Source data:

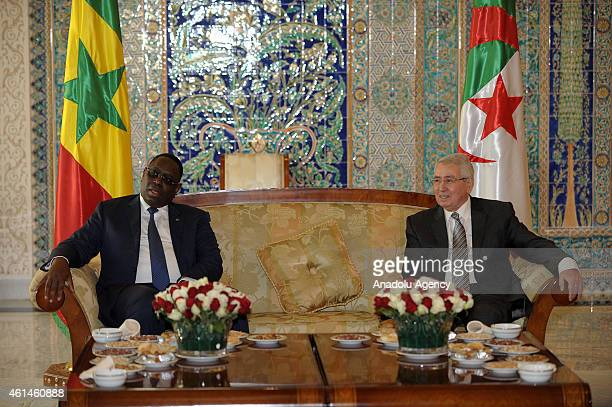 Senegalese President Macky Sall meets with Algeria's President of the Council of the Nation Abdelkader Bensalah upon his arrival in Algiers Algeria...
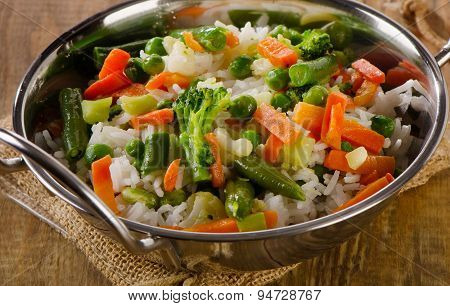Rice With Vegetables On A  Wooden Table.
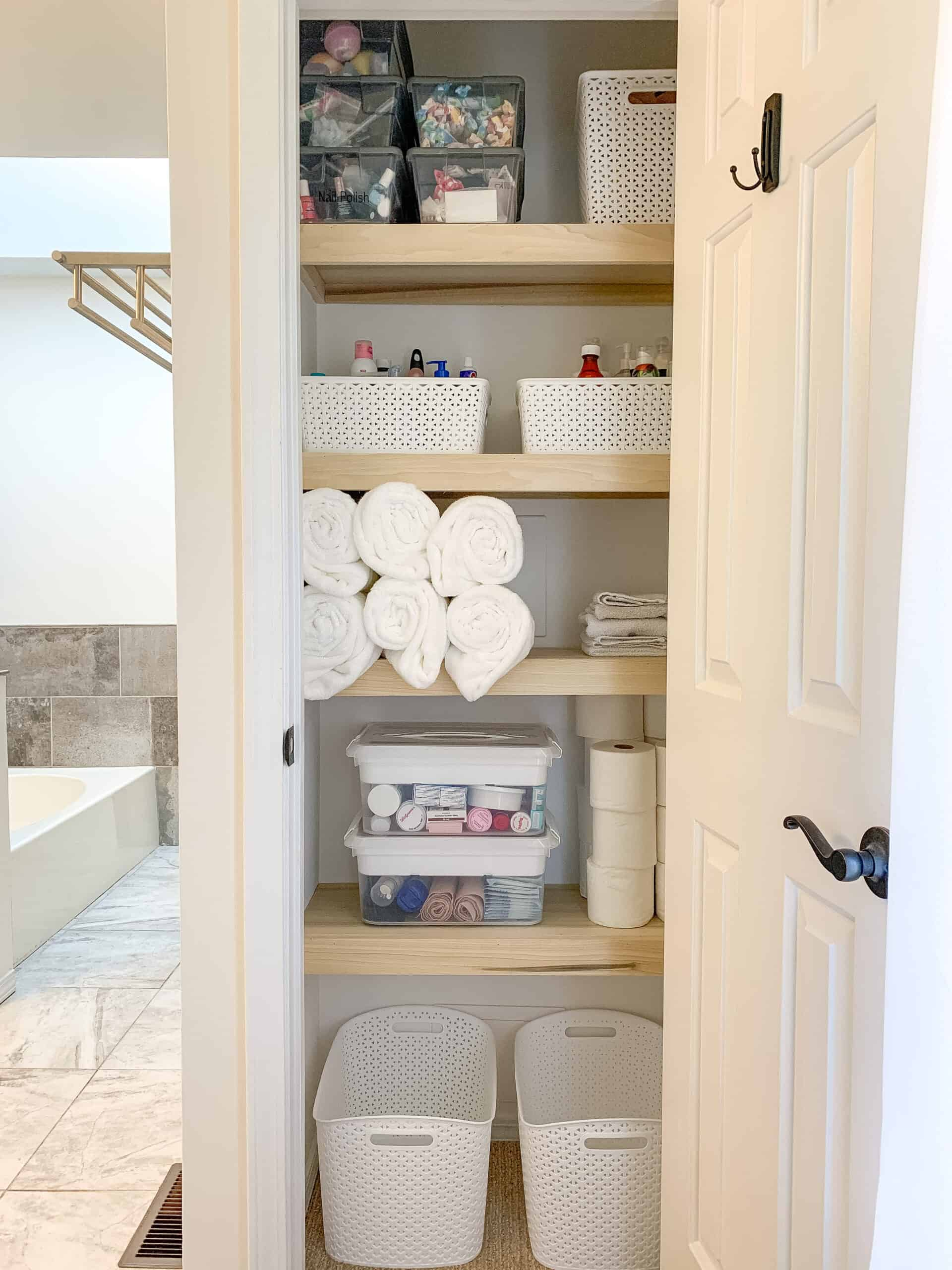 Organized Linen Closet with DIY Wood shelves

Try it:
The copy has to start at the line that contains "Rice With Vegetables" and end at the last line of the material above, matching the original exactly and holding no pictures.

Result:
Rice With Vegetables On A  Wooden Table.
 Organized Linen Closet with DIY Wood shelves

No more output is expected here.